Hace 252 millones de años, al finalizar el período Pérmico, la Tierra enfrentó la mayor extinción masiva conocida. Este evento eliminó cerca del 90% de las especies marinas y el 70% de los vertebrados terrestres. Los arrecifes desaparecieron y los ecosistemas tardaron entre cinco y diez millones de años en recuperarse. La causa principal, según la comunidad científica, fueron las gigantescas erupciones volcánicas de las Traps Siberianas, que expulsaron inmensas cantidades de dióxido de carbono, provocando un calentamiento global extremo.

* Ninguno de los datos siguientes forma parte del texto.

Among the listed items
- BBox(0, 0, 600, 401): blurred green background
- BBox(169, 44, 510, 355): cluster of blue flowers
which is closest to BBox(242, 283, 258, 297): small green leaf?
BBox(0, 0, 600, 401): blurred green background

Cuando la temperatura del agua aumenta, el metabolismo de los animales se acelera, requiriendo más oxígeno. Sin embargo, el agua caliente retiene menos oxígeno disuelto. Esto genera una crisis donde los organismos necesitan más oxígeno justo cuando el ambiente les ofrece menos.

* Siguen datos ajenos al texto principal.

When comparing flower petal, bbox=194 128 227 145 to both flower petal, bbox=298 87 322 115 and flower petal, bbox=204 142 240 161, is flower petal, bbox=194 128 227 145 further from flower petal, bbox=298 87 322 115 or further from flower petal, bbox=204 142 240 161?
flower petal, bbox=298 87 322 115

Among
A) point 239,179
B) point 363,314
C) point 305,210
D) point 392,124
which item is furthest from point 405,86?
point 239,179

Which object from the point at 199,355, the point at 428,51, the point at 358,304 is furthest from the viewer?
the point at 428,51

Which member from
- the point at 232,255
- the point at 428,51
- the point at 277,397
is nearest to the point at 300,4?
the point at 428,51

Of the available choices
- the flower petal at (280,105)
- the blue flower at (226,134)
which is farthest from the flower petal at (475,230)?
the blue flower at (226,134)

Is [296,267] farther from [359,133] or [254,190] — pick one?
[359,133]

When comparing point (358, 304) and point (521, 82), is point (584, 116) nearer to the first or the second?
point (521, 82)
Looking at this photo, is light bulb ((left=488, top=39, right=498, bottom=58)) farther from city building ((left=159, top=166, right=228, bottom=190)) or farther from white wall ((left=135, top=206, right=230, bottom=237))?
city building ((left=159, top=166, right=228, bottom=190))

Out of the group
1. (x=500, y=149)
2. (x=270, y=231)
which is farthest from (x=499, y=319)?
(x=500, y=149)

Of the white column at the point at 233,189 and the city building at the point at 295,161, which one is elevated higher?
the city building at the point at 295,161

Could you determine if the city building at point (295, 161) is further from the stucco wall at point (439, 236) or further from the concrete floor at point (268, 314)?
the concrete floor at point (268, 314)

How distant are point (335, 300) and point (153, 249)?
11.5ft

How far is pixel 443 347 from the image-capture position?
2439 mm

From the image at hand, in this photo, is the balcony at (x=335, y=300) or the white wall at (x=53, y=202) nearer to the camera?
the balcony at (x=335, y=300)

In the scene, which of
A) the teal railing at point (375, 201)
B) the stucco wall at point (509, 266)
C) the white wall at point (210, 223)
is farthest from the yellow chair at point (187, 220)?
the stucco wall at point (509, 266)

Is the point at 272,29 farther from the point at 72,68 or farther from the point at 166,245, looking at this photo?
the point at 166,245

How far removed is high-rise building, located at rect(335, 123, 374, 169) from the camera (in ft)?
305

Liderado por Erik A. Sperling, el equipo de investigadores no podía medir el metabolismo de animales extintos. Por ello, recurrieron a sus descendientes modernos. Analizaron especies antiguas como braquiópodos y crinoideos, y las compararon con bivalvos y gasterópodos (fauna moderna) mediante experimentos de respirometría.
Los resultados demostraron que la fauna paleozoica era mucho más vulnerable a la combinación de altas temperaturas y escasez de oxígeno. Su capacidad para respirar determinó su destino.

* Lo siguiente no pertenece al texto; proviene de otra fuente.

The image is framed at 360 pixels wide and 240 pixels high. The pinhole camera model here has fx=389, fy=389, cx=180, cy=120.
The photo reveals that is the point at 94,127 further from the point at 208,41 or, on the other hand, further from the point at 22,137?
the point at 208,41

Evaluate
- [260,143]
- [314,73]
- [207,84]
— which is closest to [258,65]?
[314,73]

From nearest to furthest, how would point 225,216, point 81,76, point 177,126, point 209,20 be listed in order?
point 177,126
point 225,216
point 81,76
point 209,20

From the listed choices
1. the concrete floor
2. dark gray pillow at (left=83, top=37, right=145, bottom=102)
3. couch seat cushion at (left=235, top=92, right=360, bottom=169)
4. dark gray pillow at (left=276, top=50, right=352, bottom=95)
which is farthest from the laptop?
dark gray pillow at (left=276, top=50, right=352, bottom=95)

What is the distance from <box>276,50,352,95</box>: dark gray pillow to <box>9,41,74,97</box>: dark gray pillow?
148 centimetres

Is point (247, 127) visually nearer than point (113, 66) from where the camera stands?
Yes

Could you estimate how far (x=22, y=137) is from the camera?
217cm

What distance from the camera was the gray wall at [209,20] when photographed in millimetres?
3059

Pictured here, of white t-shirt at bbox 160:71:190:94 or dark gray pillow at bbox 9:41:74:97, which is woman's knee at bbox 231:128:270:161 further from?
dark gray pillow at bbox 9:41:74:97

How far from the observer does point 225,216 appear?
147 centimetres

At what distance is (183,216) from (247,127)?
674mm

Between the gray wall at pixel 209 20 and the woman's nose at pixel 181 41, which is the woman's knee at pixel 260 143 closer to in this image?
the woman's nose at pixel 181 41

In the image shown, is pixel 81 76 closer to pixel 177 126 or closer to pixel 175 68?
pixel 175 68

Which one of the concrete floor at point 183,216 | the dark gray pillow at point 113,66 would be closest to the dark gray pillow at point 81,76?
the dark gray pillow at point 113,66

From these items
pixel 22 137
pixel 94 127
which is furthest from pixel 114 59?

Aunque estudiar el pasado parece mirar lejos, este descubrimiento tiene implicancias directas para el cambio climático actual. Comprender cómo respondió la biodiversidad a un calentamiento extremo nos brinda herramientas invaluables para anticipar y mitigar los efectos sobre nuestros océanos hoy.
La gran diferencia es que, a diferencia de hace 252 millones de años, hoy la ciencia puede identificar estos procesos mientras ocurren, dándonos la oportunidad de actuar y proteger la vida marina para las futuras generaciones.